Luciana Conti*
O Dia Internacional da Mulher se aproxima e minha caixa de e-mails se enche de promoções que tentam se passar por homenagens a minha condição feminina. Desconto em restaurantes, em boutiques, em cabeleireiros, etc. Um dia para os floristas do centro da cidade ficarem felizes, com a saída de rosas solteiras, e os restaurantes venderem seus melhores e mais caros pratos. Mas esse não é o 8M que nós, mulheres, queremos. Não queremos rosas, nem parabéns. O 8M é um dia de luta não apenas por igualdade de condições com os homens, mas, sobretudo, pela afirmação de um modo particular de existência das mulheres.

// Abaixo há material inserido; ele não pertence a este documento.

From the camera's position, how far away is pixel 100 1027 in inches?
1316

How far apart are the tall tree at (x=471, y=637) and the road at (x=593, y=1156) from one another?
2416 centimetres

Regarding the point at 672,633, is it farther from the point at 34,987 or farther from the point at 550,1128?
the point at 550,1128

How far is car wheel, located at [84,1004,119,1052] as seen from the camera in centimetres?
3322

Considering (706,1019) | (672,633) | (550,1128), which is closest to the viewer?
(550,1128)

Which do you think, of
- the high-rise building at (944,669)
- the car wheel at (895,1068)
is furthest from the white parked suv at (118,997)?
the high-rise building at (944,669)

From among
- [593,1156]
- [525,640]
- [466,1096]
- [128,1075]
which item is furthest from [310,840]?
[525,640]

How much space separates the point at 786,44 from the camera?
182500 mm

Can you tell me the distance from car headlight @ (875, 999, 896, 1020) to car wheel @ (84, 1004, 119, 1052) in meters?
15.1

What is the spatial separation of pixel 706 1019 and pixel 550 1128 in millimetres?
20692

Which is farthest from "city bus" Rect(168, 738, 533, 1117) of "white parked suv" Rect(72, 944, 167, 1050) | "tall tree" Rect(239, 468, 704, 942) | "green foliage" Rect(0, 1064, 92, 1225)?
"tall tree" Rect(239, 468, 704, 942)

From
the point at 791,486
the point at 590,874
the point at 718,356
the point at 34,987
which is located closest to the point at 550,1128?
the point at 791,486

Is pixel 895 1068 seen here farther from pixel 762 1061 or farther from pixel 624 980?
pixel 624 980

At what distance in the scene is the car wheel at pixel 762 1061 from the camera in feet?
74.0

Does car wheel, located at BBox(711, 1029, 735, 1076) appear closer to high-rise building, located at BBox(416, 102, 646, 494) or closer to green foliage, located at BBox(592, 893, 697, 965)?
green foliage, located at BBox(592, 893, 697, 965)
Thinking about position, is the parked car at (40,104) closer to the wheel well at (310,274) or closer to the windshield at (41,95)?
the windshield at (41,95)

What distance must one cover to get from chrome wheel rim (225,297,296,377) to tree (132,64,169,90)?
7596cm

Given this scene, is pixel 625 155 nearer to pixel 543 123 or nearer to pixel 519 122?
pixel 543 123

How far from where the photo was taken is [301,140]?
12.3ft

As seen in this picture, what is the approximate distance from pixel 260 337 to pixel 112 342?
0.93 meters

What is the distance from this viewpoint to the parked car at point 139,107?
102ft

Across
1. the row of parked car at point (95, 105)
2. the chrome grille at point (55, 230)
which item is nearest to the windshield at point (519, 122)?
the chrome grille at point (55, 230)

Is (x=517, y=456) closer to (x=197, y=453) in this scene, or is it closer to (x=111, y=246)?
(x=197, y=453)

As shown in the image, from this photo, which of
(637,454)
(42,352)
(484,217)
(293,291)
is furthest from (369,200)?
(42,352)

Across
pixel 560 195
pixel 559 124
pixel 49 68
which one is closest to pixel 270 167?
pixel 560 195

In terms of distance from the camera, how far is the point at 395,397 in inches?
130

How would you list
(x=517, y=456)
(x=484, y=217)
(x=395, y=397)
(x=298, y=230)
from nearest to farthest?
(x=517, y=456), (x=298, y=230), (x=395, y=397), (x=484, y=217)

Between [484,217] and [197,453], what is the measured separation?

Um modo de existência que passa necessariamente pela descolonização de nosso corpo, usado pelo patriarcado como um dispositivo de controle social tanto do ponto de vista público, quanto privado.
O feminismo tem como tarefa histórica exigir para si a construção da ideia do que seja uma mulher, hoje a cargo do discurso masculino, e lutar para descolonizar esse corpo reprimido pela moral, pela religião, pela medicina e pelo Estado, que está sujeito à violência praticadas por homens. Uma luta que passa necessariamente pelo debate sobre que saúde precisa a mulher. “Nosso corpo nos pertence” é a palavra de ordem que une os vários feminismos, que ultrapassam a determinação sexual para atuar na questão de gênero e atender a mulheres brancas ou racializadas, cis, queer ou trans, enfim, a populações colocadas à margem pelo patriarcado.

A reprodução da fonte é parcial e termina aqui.